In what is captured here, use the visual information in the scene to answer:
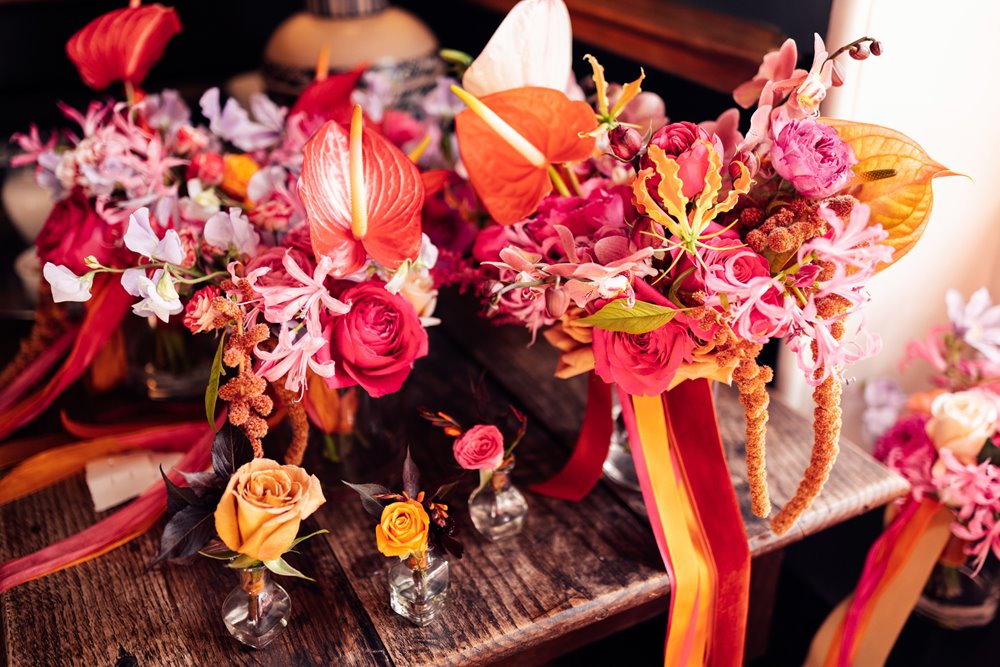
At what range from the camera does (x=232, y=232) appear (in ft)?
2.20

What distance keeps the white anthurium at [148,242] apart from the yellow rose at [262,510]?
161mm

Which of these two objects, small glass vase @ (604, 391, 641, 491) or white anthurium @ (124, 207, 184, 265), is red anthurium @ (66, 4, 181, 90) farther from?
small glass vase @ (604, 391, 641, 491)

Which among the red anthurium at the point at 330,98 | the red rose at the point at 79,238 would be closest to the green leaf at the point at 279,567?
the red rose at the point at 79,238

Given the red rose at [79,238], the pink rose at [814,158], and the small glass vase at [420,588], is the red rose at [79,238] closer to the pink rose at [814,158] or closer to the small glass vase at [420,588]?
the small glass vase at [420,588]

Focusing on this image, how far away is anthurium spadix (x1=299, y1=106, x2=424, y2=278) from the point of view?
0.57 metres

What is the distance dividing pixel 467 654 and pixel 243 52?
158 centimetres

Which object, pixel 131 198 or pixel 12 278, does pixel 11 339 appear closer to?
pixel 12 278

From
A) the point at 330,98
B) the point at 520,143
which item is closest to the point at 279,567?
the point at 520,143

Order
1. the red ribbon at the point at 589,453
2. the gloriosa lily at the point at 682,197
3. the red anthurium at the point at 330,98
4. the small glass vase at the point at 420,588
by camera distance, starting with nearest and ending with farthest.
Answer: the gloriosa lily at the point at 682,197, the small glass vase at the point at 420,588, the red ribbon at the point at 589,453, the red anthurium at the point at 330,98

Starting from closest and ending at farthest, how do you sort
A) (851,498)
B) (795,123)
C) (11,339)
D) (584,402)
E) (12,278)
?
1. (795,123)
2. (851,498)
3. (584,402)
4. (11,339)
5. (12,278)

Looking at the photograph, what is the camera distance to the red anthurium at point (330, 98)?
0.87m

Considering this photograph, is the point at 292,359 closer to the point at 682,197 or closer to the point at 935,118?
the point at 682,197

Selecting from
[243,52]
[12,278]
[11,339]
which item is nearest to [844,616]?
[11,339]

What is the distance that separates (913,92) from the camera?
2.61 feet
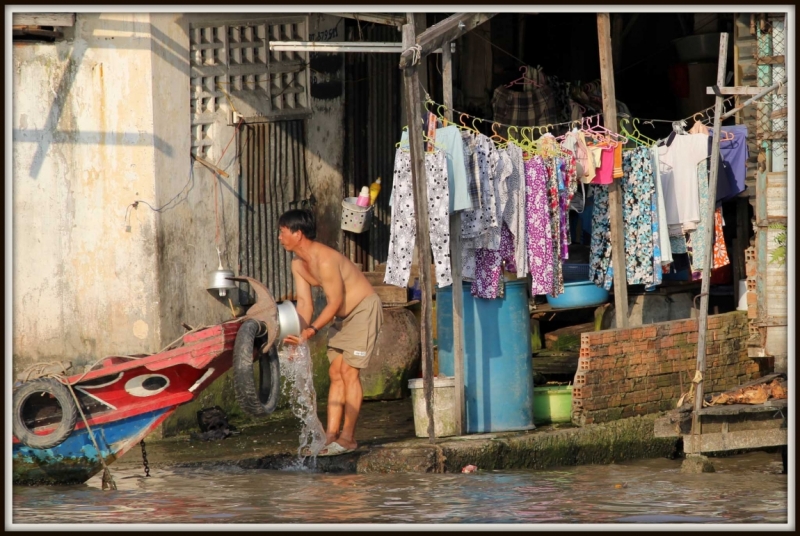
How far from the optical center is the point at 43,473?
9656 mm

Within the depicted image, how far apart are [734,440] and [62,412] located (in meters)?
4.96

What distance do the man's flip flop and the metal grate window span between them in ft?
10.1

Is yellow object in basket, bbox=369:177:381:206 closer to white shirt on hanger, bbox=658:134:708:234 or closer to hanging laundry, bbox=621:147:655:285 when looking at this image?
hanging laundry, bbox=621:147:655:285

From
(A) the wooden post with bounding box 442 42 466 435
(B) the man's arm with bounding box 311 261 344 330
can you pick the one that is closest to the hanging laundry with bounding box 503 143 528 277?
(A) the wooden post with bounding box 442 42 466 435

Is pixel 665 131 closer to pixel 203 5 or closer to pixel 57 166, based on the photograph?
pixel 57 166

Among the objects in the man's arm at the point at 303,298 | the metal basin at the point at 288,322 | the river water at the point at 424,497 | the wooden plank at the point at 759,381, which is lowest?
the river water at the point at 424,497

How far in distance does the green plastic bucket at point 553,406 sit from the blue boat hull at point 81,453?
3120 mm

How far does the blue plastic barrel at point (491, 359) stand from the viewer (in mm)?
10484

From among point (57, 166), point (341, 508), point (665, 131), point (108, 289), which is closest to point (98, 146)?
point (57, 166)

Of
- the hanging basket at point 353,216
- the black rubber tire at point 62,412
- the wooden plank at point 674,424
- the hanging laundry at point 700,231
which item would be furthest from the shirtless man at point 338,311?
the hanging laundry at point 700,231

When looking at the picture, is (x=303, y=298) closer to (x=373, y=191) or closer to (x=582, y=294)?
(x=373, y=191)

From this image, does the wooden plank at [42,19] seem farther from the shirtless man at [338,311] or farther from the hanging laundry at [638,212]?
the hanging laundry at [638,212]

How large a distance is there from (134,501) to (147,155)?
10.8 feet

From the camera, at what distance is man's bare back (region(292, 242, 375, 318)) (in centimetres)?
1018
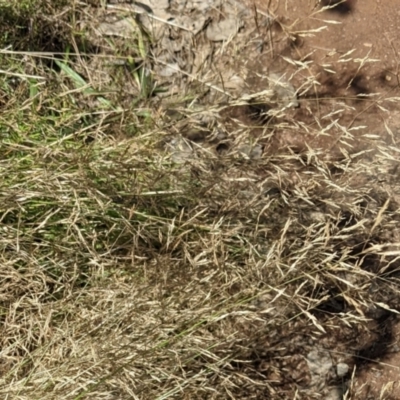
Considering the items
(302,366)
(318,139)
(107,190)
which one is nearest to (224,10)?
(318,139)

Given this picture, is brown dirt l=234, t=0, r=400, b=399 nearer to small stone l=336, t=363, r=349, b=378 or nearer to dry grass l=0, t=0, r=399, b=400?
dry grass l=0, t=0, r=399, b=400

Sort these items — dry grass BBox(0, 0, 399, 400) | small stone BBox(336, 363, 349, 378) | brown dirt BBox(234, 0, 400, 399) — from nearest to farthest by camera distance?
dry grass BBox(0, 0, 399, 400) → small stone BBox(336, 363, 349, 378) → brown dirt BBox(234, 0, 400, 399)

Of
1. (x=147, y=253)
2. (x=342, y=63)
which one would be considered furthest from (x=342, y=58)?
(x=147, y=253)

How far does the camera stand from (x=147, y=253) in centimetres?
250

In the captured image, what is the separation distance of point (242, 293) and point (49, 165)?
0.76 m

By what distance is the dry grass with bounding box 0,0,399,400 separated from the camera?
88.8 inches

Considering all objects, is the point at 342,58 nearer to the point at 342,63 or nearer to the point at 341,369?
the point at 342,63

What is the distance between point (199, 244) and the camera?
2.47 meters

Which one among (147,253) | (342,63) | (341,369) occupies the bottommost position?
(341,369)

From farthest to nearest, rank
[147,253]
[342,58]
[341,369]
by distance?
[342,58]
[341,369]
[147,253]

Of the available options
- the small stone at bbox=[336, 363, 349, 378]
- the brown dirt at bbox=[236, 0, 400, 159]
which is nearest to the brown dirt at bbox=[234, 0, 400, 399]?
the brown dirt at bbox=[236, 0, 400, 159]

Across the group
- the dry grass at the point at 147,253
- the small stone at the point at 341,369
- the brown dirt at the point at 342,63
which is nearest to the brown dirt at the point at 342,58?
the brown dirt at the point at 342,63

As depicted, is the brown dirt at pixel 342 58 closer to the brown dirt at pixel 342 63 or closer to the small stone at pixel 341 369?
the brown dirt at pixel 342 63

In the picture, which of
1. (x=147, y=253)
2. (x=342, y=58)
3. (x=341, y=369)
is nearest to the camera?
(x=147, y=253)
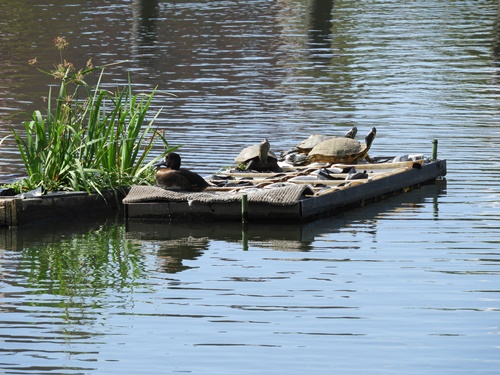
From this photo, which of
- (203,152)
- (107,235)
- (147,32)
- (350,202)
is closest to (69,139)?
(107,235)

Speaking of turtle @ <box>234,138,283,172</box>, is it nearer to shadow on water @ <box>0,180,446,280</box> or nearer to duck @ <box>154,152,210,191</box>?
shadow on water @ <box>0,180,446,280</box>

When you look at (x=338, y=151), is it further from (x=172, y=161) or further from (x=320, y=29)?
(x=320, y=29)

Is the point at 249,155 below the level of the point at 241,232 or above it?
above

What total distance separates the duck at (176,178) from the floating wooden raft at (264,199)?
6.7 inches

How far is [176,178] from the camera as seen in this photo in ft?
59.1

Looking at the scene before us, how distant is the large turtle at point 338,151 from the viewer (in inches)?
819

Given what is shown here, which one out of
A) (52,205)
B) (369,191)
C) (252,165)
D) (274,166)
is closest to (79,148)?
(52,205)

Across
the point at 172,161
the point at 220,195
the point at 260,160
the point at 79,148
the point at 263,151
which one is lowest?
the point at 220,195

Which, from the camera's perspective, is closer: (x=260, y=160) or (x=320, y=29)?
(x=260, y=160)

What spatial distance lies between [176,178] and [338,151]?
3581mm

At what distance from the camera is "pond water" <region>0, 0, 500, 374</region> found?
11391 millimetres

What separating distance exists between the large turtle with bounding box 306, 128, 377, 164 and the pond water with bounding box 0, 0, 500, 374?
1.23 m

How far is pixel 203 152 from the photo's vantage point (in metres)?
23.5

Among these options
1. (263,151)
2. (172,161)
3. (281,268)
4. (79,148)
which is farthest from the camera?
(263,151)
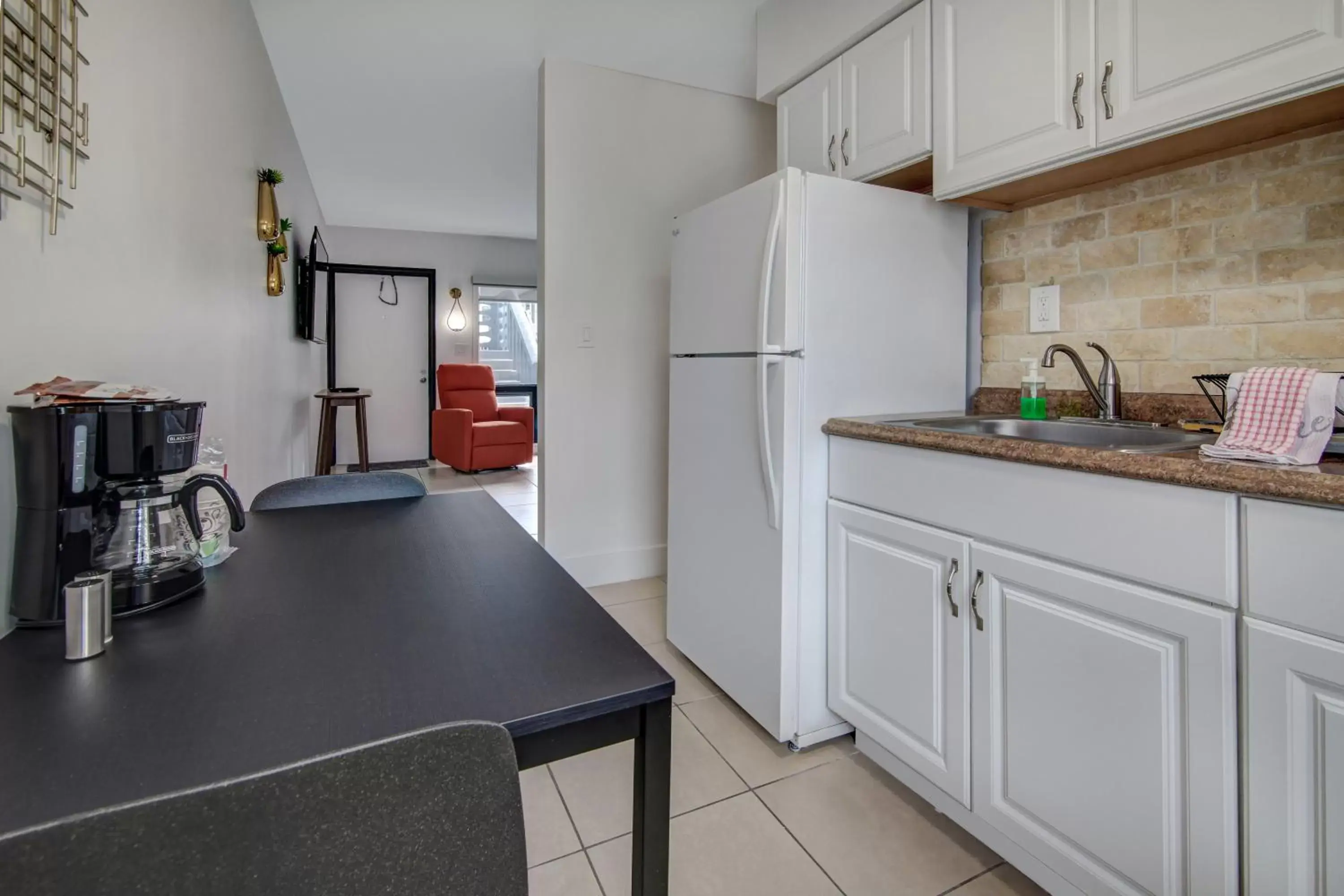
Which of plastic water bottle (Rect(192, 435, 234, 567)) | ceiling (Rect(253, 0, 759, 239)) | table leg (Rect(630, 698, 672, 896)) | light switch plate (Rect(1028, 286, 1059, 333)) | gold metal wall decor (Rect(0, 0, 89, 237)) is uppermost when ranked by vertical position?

Written request: Please rewrite the listing, starting with the line containing "Sort these items" and going on through the line containing "dry grass BBox(0, 0, 399, 400) →", with "camera distance" replaced by "distance from the camera" and everything else unchanged.

Finished exercise:
Sort these items — dry grass BBox(0, 0, 399, 400) | small stone BBox(336, 363, 349, 378) | brown dirt BBox(234, 0, 400, 399) — from nearest to farthest by distance from the camera?
dry grass BBox(0, 0, 399, 400) → small stone BBox(336, 363, 349, 378) → brown dirt BBox(234, 0, 400, 399)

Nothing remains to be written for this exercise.